The CNBSS fell severely short in meeting most of the major criteria for design and conduct of an RCT. This almost certainly explains the failure of the CNBSS to find mortality reductions from screening women in their 40s with mammography and from adding mammography to CBE for screening women in their 50s. The good that came from CNBSS and from the criticism that it received was the marked improvement in the quality of mammography in Canada. In the 1990s, fewer than 50% of Canadian mammography units met the Canadian Association of Radiologists Mammography Accreditation Program (CARMAP) standards for mammography; in 2021, the current rate is above 90% (56). It has been noted that the establishment of CARMAP was a direct result of the CNBSS trials.
Conclusion
Although the intent of the CNBSS was laudable and testing the efficacy of screening mammography in the 40–49-year-old age group was desperately needed, these RCTs did not achieve their intended goals. The CNBSS failed to meet almost every fundamental requirement of high-quality RCTs either in the design or day-to-day operations.
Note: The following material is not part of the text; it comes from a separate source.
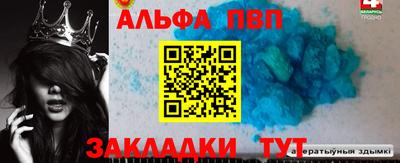 мяу мяу кристалл Гусиноозёрск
The most significant errors were that (1) the trials were inadequately powered to achieve significance in detecting differences in breast cancer mortality; (2) had very poor quality mammography with low sensitivity, low CDRs, and high ICRs; (3) included many women with symptoms of breast cancer; and (4) were designed such that women were allocated to either arm of the trials only after CBE was performed, allowing violation of the random allocation process, which is evident by a significantly higher number of advanced breast cancers in the screening arm of CNBSS1. Given the numerous and pervasive problems with the CNBSS, they are not scientifically valid trials of the efficacy of screening mammography. Health policy makers should understand the shortcomings and dismiss the results of the CNBSS when making decisions regarding access, onset, and frequency of public screening programs. This will reduce the risk of preventable deaths of women from breast cancer as well as morbidity associated with delayed detection.
Funding
None declared.
Conflict of Interest Statement
The authors declared the following potential conflicts of interest with respect to the research, authorship, and/or publication of this article. Research collaboration between Dr Yaffe’s institution, Sunnybrook Research Institute, and GE Healthcare on breast tomosynthesis and contrast-enhanced mammography. Dr Yaffe has received consulting fees from BHR (pharma) and IGAN for unrelated activities. Dr Yaffe holds shares in Volpara Health Technologies and is the co-principal of Mammographic Physics, Inc., a company that provides consulting on image quality and radiation safety issues in breast cancer imaging. Drs Seely, Eby, and Yaffe serve on the Editorial Board of the Journal of Breast Imaging and as such were not involved in the review and decision process of this article.